__WHAT THE TASK REQUIRES__
Copy out the listing below line for line, leaving nothing out and changing nothing.
** BEGIN RECORDED DATA **
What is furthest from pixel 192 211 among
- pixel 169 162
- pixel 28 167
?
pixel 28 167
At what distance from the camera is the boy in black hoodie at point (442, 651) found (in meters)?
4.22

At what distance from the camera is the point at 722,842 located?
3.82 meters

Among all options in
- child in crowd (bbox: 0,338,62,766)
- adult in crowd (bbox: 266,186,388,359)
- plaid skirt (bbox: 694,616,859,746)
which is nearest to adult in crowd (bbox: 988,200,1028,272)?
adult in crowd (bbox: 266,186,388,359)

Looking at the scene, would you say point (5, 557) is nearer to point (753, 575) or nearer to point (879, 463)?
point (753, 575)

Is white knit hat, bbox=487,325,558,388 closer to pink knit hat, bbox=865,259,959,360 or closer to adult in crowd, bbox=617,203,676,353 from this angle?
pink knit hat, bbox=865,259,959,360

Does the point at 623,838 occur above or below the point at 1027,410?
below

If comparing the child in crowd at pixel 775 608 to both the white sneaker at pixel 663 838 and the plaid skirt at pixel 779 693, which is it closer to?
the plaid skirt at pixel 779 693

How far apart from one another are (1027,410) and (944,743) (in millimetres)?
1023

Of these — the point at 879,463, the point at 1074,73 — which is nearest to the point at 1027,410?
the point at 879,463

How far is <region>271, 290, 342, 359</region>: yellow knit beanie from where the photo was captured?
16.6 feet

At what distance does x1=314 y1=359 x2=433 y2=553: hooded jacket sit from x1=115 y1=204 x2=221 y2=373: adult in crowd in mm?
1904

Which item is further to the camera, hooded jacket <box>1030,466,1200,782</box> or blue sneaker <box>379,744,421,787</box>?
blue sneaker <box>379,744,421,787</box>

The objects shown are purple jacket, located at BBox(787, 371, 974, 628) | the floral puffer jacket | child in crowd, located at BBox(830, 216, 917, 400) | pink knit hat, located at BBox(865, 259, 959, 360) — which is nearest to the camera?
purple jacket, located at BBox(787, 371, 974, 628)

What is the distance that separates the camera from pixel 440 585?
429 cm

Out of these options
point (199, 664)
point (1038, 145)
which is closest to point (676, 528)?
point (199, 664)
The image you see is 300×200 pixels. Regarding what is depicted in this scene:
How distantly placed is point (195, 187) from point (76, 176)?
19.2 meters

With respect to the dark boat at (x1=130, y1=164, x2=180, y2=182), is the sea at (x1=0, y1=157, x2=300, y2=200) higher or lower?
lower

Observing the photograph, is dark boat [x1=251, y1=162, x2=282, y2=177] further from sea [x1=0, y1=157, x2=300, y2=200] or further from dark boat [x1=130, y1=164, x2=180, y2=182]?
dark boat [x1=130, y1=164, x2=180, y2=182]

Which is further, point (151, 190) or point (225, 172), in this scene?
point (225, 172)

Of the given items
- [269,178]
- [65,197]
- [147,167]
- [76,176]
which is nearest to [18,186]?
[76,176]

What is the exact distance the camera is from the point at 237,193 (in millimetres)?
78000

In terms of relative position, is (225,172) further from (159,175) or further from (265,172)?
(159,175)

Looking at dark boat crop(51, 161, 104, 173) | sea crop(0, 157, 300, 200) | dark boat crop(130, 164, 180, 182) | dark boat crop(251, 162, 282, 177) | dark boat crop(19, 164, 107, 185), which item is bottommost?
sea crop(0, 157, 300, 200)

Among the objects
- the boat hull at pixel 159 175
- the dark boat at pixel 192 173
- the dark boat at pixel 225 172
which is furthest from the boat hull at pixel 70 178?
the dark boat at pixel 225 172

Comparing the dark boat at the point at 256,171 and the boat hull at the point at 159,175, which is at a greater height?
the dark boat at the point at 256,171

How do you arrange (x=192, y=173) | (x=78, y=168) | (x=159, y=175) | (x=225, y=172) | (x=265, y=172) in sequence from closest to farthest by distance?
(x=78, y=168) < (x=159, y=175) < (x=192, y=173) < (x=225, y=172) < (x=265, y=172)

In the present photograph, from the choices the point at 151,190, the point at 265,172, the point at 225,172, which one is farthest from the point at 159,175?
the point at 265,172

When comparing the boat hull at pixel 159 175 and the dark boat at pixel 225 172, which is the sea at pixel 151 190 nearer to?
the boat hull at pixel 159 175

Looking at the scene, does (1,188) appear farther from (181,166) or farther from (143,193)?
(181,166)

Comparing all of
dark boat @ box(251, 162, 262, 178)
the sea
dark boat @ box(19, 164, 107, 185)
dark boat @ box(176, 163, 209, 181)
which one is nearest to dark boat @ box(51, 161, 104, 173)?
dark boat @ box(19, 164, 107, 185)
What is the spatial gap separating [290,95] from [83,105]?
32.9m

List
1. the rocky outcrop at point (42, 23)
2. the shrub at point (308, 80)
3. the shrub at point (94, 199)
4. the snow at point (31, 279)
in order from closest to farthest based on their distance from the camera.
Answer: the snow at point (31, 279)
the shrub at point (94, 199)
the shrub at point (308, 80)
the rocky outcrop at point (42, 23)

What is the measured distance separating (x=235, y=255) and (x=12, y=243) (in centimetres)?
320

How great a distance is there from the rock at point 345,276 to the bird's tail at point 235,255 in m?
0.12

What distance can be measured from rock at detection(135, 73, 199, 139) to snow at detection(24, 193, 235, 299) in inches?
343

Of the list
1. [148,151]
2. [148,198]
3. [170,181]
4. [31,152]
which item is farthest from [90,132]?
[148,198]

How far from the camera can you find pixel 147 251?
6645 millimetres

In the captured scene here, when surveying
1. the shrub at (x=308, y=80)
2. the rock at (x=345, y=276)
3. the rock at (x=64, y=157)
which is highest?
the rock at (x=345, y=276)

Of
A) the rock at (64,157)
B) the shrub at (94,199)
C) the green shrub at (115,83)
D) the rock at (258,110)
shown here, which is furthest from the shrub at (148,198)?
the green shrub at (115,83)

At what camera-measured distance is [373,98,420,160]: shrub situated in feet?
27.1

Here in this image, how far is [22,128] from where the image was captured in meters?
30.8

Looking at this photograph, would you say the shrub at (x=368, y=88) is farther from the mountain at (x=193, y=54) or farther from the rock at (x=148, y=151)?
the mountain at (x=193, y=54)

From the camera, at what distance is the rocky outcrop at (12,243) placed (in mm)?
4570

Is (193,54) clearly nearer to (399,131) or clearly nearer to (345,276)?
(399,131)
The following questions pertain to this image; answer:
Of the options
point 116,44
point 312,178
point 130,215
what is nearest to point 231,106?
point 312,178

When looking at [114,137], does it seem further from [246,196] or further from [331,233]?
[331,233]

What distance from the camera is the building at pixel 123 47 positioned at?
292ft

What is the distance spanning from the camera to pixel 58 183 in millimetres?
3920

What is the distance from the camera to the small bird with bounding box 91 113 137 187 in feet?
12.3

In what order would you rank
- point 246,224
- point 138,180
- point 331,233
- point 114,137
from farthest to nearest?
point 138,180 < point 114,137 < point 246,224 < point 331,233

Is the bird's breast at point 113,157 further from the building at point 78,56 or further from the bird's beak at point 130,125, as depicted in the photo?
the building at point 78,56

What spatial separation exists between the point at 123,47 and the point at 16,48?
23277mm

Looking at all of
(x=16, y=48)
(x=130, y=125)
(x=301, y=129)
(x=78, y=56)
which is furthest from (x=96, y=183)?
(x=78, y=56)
** END RECORDED DATA **
__OUTPUT__
What is furthest from pixel 192 211 among
- pixel 169 162
- pixel 28 167
?
pixel 28 167
At what distance from the camera is the boy in black hoodie at point (442, 651) found (in meters)?
4.22

At what distance from the camera is the point at 722,842 located?
3.82 meters

Among all options in
- child in crowd (bbox: 0,338,62,766)
- adult in crowd (bbox: 266,186,388,359)
- plaid skirt (bbox: 694,616,859,746)
which is nearest to adult in crowd (bbox: 988,200,1028,272)?
adult in crowd (bbox: 266,186,388,359)

Looking at the scene, would you say point (5, 557) is nearer to point (753, 575) or nearer to point (879, 463)?
point (753, 575)

Is white knit hat, bbox=487,325,558,388 closer to pink knit hat, bbox=865,259,959,360 or closer to adult in crowd, bbox=617,203,676,353 from this angle?
pink knit hat, bbox=865,259,959,360

Does the point at 623,838 occur above or below the point at 1027,410?
below

If comparing the child in crowd at pixel 775 608 to both the white sneaker at pixel 663 838 and the plaid skirt at pixel 779 693, which is it closer to?
the plaid skirt at pixel 779 693

How far apart from one another are (1027,410) and (944,743) (in millimetres)?
1023

Of these — the point at 879,463, the point at 1074,73 — which is nearest to the point at 1027,410?
the point at 879,463

How far is <region>271, 290, 342, 359</region>: yellow knit beanie from where the photo was captured?
16.6 feet

At what distance does x1=314 y1=359 x2=433 y2=553: hooded jacket sit from x1=115 y1=204 x2=221 y2=373: adult in crowd in mm?
1904

Which item is further to the camera, hooded jacket <box>1030,466,1200,782</box> or blue sneaker <box>379,744,421,787</box>?
blue sneaker <box>379,744,421,787</box>

The objects shown are purple jacket, located at BBox(787, 371, 974, 628) | the floral puffer jacket | child in crowd, located at BBox(830, 216, 917, 400) | pink knit hat, located at BBox(865, 259, 959, 360) — which is nearest to the camera?
purple jacket, located at BBox(787, 371, 974, 628)

What is the distance that separates the camera from pixel 440 585?
429 cm

Out of these options
point (199, 664)
point (1038, 145)
which is closest to point (676, 528)?
point (199, 664)
The image you see is 300×200 pixels. Regarding what is depicted in this scene:
How distantly placed is point (195, 187) from point (76, 176)?
19.2 meters

With respect to the dark boat at (x1=130, y1=164, x2=180, y2=182), is the sea at (x1=0, y1=157, x2=300, y2=200) higher or lower?
lower

Observing the photograph, is dark boat [x1=251, y1=162, x2=282, y2=177] further from sea [x1=0, y1=157, x2=300, y2=200] or further from dark boat [x1=130, y1=164, x2=180, y2=182]?
dark boat [x1=130, y1=164, x2=180, y2=182]

Which is further, point (151, 190) or point (225, 172), in this scene?
point (225, 172)

Of the given items
- [269,178]
- [65,197]
- [147,167]
- [76,176]
which is nearest to [18,186]?
[76,176]

What is the exact distance the camera is from the point at 237,193 (in millimetres)?
78000

In terms of relative position, is (225,172) further from (159,175) or further from (265,172)?
(159,175)

Looking at dark boat crop(51, 161, 104, 173) | sea crop(0, 157, 300, 200) | dark boat crop(130, 164, 180, 182) | dark boat crop(251, 162, 282, 177) | dark boat crop(19, 164, 107, 185), which item is bottommost?
sea crop(0, 157, 300, 200)

Among the objects
- the boat hull at pixel 159 175
- the dark boat at pixel 192 173
- the dark boat at pixel 225 172
which is furthest from the boat hull at pixel 70 178?
the dark boat at pixel 225 172

Comparing the dark boat at the point at 256,171 and the boat hull at the point at 159,175, which is at a greater height?
the dark boat at the point at 256,171

How do you arrange (x=192, y=173) | (x=78, y=168) | (x=159, y=175) | (x=225, y=172) | (x=265, y=172) in sequence from closest to farthest by distance?
(x=78, y=168) < (x=159, y=175) < (x=192, y=173) < (x=225, y=172) < (x=265, y=172)

In the present photograph, from the choices the point at 151,190, the point at 265,172, the point at 225,172, which one is farthest from the point at 159,175?
the point at 265,172

When comparing the boat hull at pixel 159 175 and the dark boat at pixel 225 172, which is the sea at pixel 151 190 nearer to?
the boat hull at pixel 159 175

Looking at the scene, does (1,188) appear farther from (181,166) or farther from (143,193)?
(181,166)

Comparing all of
dark boat @ box(251, 162, 262, 178)
the sea
dark boat @ box(19, 164, 107, 185)
dark boat @ box(176, 163, 209, 181)
which one is nearest to dark boat @ box(51, 161, 104, 173)?
dark boat @ box(19, 164, 107, 185)
What is the spatial gap separating [290,95] from [83,105]?
32.9m

List
1. the rocky outcrop at point (42, 23)
2. the shrub at point (308, 80)
3. the shrub at point (94, 199)
4. the snow at point (31, 279)
in order from closest to farthest based on their distance from the camera.
Answer: the snow at point (31, 279)
the shrub at point (94, 199)
the shrub at point (308, 80)
the rocky outcrop at point (42, 23)

What is the measured distance separating (x=235, y=255) and (x=12, y=243) (in centimetres)?
320

How great a distance is there from the rock at point 345,276 to the bird's tail at point 235,255 in m?
0.12

What distance can be measured from rock at detection(135, 73, 199, 139) to snow at detection(24, 193, 235, 299) in inches?
343

Of the list
1. [148,151]
2. [148,198]
3. [170,181]
4. [31,152]
which item is farthest from [90,132]?
[148,198]

How far from the camera can you find pixel 147 251?
6645 millimetres

In the captured scene here, when surveying
1. the shrub at (x=308, y=80)
2. the rock at (x=345, y=276)
3. the rock at (x=64, y=157)
which is highest?
the rock at (x=345, y=276)

Of
A) the rock at (64,157)
B) the shrub at (94,199)
C) the green shrub at (115,83)
D) the rock at (258,110)
shown here, which is furthest from the shrub at (148,198)?
the green shrub at (115,83)

At what camera-measured distance is [373,98,420,160]: shrub situated in feet?
27.1

Here in this image, how far is [22,128] from where the image was captured in meters?
30.8

Looking at this photograph, would you say the shrub at (x=368, y=88) is farther from the mountain at (x=193, y=54) or farther from the rock at (x=148, y=151)?
the mountain at (x=193, y=54)

From the camera, at what distance is the rocky outcrop at (12,243) placed (in mm)?
4570

Is (193,54) clearly nearer to (399,131) or clearly nearer to (345,276)?
(399,131)
The following questions pertain to this image; answer:
Of the options
point 116,44
point 312,178
point 130,215
what is nearest to point 231,106?
point 312,178

When looking at [114,137], does it seem further from [246,196] or further from [331,233]?
[331,233]

What distance from the camera is the building at pixel 123 47 positioned at?
292ft

What is the distance spanning from the camera to pixel 58 183 in millimetres?
3920

What is the distance from the camera to the small bird with bounding box 91 113 137 187 in feet?
12.3

In what order would you rank
- point 246,224
- point 138,180
- point 331,233
- point 114,137
from farthest to nearest?
point 138,180 < point 114,137 < point 246,224 < point 331,233

Is the bird's breast at point 113,157 further from the building at point 78,56 or further from the bird's beak at point 130,125, as depicted in the photo?
the building at point 78,56

What spatial separation exists between the point at 123,47 and the point at 16,48?
23277mm

Looking at all of
(x=16, y=48)
(x=130, y=125)
(x=301, y=129)
(x=78, y=56)
which is furthest from (x=96, y=183)?
(x=78, y=56)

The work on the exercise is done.